My own experience of suffering has had a convoluted history. It’s not even been entirely about suffering versus contentment, but about ideas versus ideas.

I suffered most during my twenties. I cried a lot (daily) and thought about suicide a lot (daily). Still, I never prayed. It simply didn’t occur to me. I don’t remember ever thinking of god during those years. There is some possibility that maybe I did, but later forgot. If so, I probably asked, “Why have you abandoned me?” (But I don’t remember asking that; I had real abandonments to come to terms with.)

The theist temptation emerged later, when I was in my thirties and my suffering lessened from acute to chronic. Thinking about religion was a luxury stemming from easier life. In my late twenties, I was too busy suffering to think about religion. Only later, when I was less desperate, I had enough leisure and material security to indulge in a “spiritual quest.”

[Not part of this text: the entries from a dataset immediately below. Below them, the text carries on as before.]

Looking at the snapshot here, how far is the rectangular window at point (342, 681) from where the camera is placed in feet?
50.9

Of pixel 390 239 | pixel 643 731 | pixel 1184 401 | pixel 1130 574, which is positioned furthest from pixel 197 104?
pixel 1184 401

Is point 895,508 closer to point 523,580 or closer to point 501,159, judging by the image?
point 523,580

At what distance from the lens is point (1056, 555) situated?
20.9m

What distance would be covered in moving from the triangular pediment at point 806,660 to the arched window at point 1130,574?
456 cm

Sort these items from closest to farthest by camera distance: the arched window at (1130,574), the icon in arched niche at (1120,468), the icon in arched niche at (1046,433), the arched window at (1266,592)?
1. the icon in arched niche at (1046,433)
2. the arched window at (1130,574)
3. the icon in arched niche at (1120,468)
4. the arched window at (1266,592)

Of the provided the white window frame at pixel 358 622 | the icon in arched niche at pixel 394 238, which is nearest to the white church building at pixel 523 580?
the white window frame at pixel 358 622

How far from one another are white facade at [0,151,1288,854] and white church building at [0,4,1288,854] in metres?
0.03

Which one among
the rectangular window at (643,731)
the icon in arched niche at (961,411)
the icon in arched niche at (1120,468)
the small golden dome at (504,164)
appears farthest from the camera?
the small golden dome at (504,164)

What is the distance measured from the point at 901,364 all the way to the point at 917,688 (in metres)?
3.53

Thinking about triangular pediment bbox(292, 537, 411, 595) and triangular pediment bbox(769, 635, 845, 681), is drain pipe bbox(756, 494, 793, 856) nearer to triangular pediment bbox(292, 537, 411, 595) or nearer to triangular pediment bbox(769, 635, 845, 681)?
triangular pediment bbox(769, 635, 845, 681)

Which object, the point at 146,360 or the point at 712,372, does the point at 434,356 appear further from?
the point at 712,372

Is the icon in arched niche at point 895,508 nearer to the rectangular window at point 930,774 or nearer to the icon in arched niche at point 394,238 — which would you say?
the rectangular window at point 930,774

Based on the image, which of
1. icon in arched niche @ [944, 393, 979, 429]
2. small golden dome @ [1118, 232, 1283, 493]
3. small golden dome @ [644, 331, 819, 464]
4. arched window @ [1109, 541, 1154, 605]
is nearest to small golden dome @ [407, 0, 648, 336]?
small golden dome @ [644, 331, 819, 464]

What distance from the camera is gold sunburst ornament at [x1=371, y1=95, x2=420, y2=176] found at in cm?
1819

Equally important, or possibly most important, the New Age movement was exploding. We were deluged with books on astrology, Tarot, synchronicity, intuitive healing, visualization as a tool for accomplishing “anything you want in life,” chanting for prosperity, and the “course in miracles.” You want a miracle? Scores of authors presented their recipes for “manifesting” a miracle.

How seductive those ideas were! Relax: life should be effortless and magical. “How to Live a Magical Life” was an actual book title, typical of the mentality of those years. It's enough to think about something and you'll “attract it” into your life. Suddenly I heard and read the opposite of what I had in childhood: not condemnation for being sinful, but "You are wonderful! You are magnificent! You have unlimited potential! You can be anything you want to be!” And of course the enormously seductive idea that what we are REALLY afraid of is our greatness.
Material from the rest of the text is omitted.